Automatic cancer nuclei segmentation on histological images: comparison study of deep learning methods

• Published in: Biotechnology and bioprocess engineering Vol. 29; no. 6; pp. 1034 - 1047
• Main Authors: Gabdullin, Maratbek T., Mukasheva, Assel, Koishiyeva, Dina, Umarov, Timur, Bissembayev, Alibek, Kim, Ki-Sub, Kang, Jeong Won
• Format: Journal Article
• Language: English
• Published: Seoul The Korean Society for Biotechnology and Bioengineering 01.12.2024; Springer Nature B.V; 한국생물공학회
• Subjects: Artificial intelligence; Biomedical engineering; Biotechnology; Cancer; Cell culture; Chemistry; Chemistry and Materials Science; color; Data analysis; Data augmentation; data collection; Data science; Deep learning; Digital imaging; Health problems; Histology; Image processing; Image segmentation; Industrial and Production Engineering; Medical imaging; neoplasm cells; Nuclei; Nuclei (cytology); Research Paper; Segmentation; 생물공학; Augmentation; Histology; Convolutional neural networks; Medical segmentation; Cancer
• ISSN: 1226-8372; 1976-3816
• DOI: 10.1007/s12257-024-00130-5

Cancer is one of the most common health problems affecting individuals worldwide. In the field of biomedical engineering, one of the main methods for cancer diagnosis is the analysis of histological images of tissue structures and cell nuclei using artificial intelligence. Here, we compared the performance of 15 deep learning methods viz: UNet, Deep-UNet, UNet-CBAM, RA-UNet, SA-Unet and Nuclei-SegNet, UNet-VGG2016, UNet-Resnet-101, TransResUNet, Inception-UNet, Att-UNet++ , FF-UNet, Att-UNet, Res-UNet and a new model, DanNucNet, in pathological nuclei segmentation on tissue slices from different organs on five open datasets: MoNuSeg, CoNSeP, CryoNuSeg, Data Science Bowl, and NuInsSeg. Before training on the data, the pixel intensity and color distribution were analyzed, and different augmentation techniques were applied.
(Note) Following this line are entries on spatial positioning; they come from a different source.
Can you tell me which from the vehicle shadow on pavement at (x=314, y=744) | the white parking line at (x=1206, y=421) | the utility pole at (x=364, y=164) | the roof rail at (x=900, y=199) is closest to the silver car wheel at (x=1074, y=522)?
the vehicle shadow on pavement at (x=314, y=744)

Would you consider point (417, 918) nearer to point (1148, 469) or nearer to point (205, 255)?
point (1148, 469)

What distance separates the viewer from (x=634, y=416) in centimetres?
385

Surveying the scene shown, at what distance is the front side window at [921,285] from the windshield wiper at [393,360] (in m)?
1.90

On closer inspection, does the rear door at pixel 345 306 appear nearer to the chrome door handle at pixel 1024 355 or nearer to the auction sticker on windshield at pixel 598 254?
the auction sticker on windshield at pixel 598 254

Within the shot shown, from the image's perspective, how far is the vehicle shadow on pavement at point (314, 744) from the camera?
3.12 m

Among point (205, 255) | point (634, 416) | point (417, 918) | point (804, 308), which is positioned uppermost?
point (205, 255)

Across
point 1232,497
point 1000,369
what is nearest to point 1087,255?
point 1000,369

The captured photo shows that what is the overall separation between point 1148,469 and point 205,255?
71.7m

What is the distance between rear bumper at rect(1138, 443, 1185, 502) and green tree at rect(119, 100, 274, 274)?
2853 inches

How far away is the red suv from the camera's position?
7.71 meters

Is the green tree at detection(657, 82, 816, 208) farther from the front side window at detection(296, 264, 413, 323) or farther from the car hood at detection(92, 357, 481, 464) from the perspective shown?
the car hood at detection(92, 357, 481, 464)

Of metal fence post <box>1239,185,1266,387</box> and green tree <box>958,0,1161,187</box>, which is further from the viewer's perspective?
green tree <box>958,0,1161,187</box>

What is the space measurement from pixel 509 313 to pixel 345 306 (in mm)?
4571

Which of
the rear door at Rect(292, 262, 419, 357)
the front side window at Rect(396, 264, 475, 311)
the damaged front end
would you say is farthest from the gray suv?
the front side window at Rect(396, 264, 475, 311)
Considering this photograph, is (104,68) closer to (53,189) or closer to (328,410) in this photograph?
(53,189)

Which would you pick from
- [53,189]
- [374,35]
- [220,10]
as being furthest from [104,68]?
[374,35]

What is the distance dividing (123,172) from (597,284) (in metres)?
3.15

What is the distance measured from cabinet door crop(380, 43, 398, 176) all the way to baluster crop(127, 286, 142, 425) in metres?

The results showed that the UNet-based model with 34.57 million Deep-UNet parameters performed the best, outperforming all models in terms of the Dice coefficient from 3.13 to 22.91%. The implementation of Deep-UNet in this context provides a valuable tool for accurate extraction of cancer cell nuclei from histological images, which in turn will contribute to further developments in cancer pathology and digital histology.